The 8 Rules Of Dividend Investing
November 11, 2019 Leave a comment
Dividend investing involves accumulating stocks that issue dividends to generate a steady stream of passive income.
Rule #1: The Quality Rule
Invest in high quality businesses that have a proven long-term record of stability, growth, and profitability. There is no reason to own a mediocre business when you can own a high quality business.Rank stocks by dividend history and corporate history ,the longer the better. Stocks must have paid steady or increasing dividends through the worst periods of financial stress and turmoil to be eligible for inclusion in your portfolio.
Rule #2: The Bargain Rule
Invest in businesses that pay you the most dividends per rupee you invest. All things being equal, the higher the dividend yield, the better. Additionally, only invest in stocks trading below their historical average valuation multiple to avoid investing in overpriced securities. So rank stocks by dividend yield. Only stocks trading below their say 10 year historical average valuation multiple are eligible for inclusion in your portfolio.
Rule #3: The Safety Rule
“The secret of sound investment in 3 words; margin of safety”– Benjamin Graham .If a business is paying out all its income as dividends, it has no margin of safety. When a business downturn occurs, the dividend must be reduced.Hence have no place in your portfolio.
Rule #4: The Growth Rule
“All you need for a lifetime of successful investing is a few big winners”– Peter Lynch.So invest in businesses that have a history of solid growth.

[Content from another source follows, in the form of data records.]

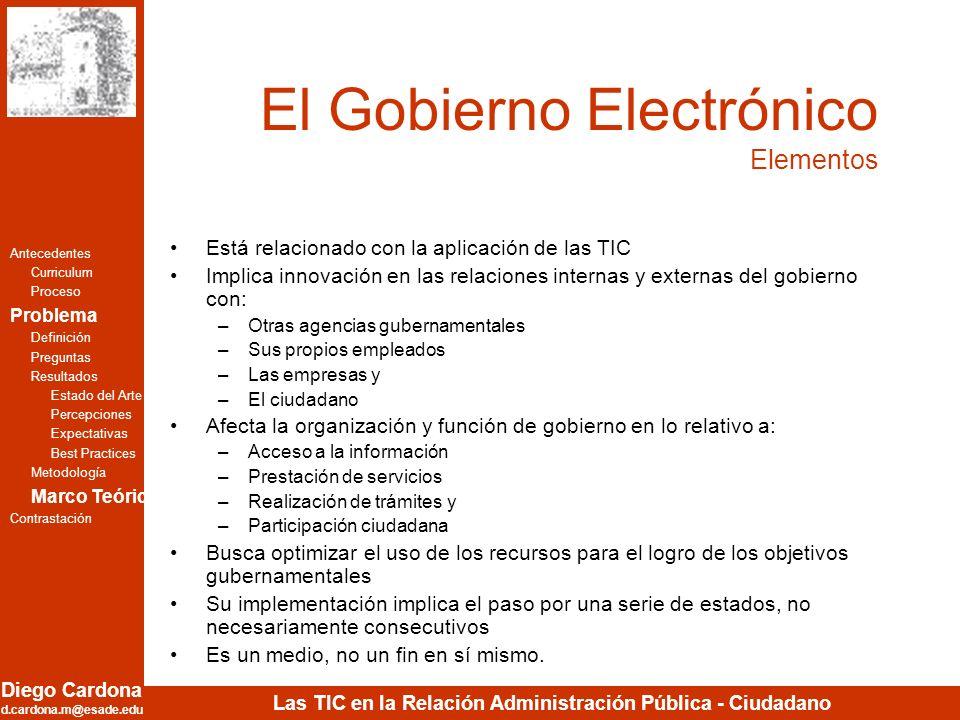 Diego Cardona d.cardona.m@esade.edu Las TIC en la Relación Administración Pública - Ciudadano El Gobierno Electrónico Elementos Está relacionado con l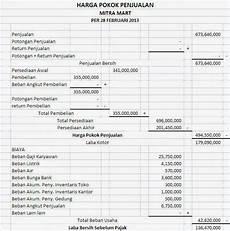 contoh laporan harga pokok penjualan perusahaan dagang harga pokok penjualan laporan keuangan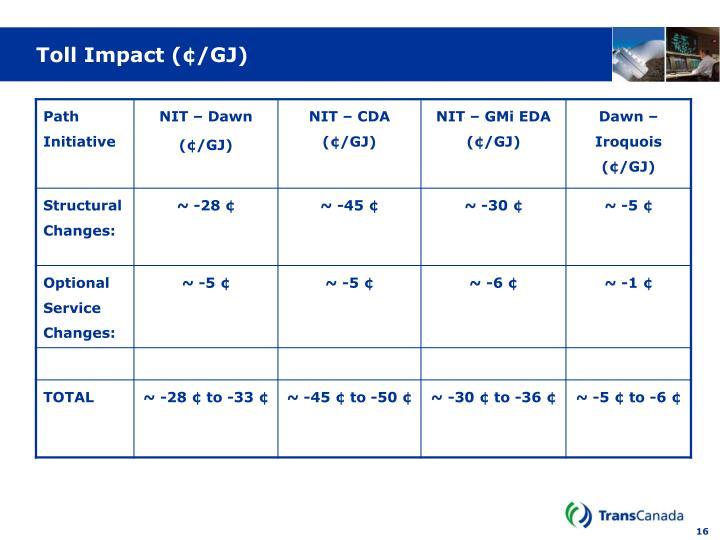 Toll Impact (¢/GJ)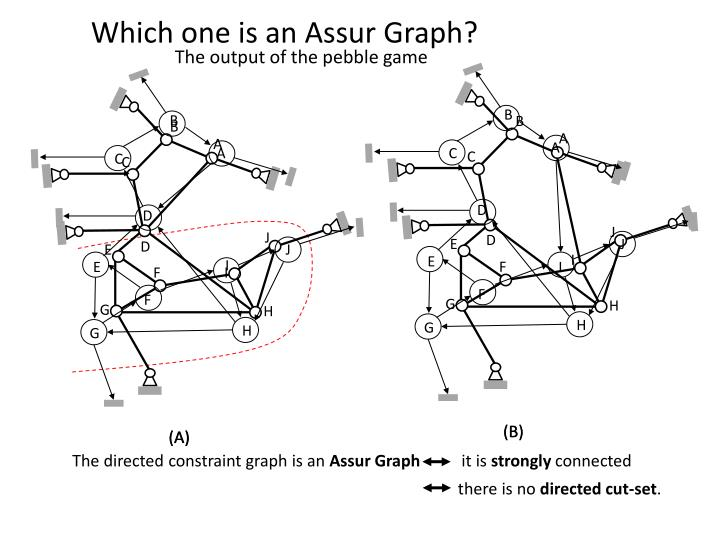 Which one is an Assur Graph?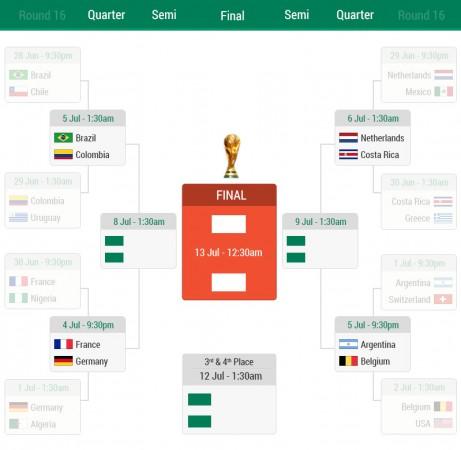 FIFA World Cup 2014 Quarterfinals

Rule #5: The Peace of Mind Rule
Look for businesses that people invest in during recessions and times of panic. These businesses will have a relatively stable stock price that will make them easier to hold for the long run.Identify such scripts by ranking stocks by their long-term volatility and beta
Rule #6: The Overpriced Rule
Sell when the normalized P/E ratio is over 40.
Rule #7: The Survival of the Fittest Rule
When a company reduces or eliminates dividend payment ,admit the business has lost its competitive advantage and reinvest the proceeds of the sale into a more stable business.
Rule #8: The Hedge Your Bets Rule
“The only investors who shouldn’t diversify are those who are right 100% of the time”– John Templeton. Accept you’re not infallible. Spreading your investments over multiple stocks reduces the impact of being wrong on any one stock.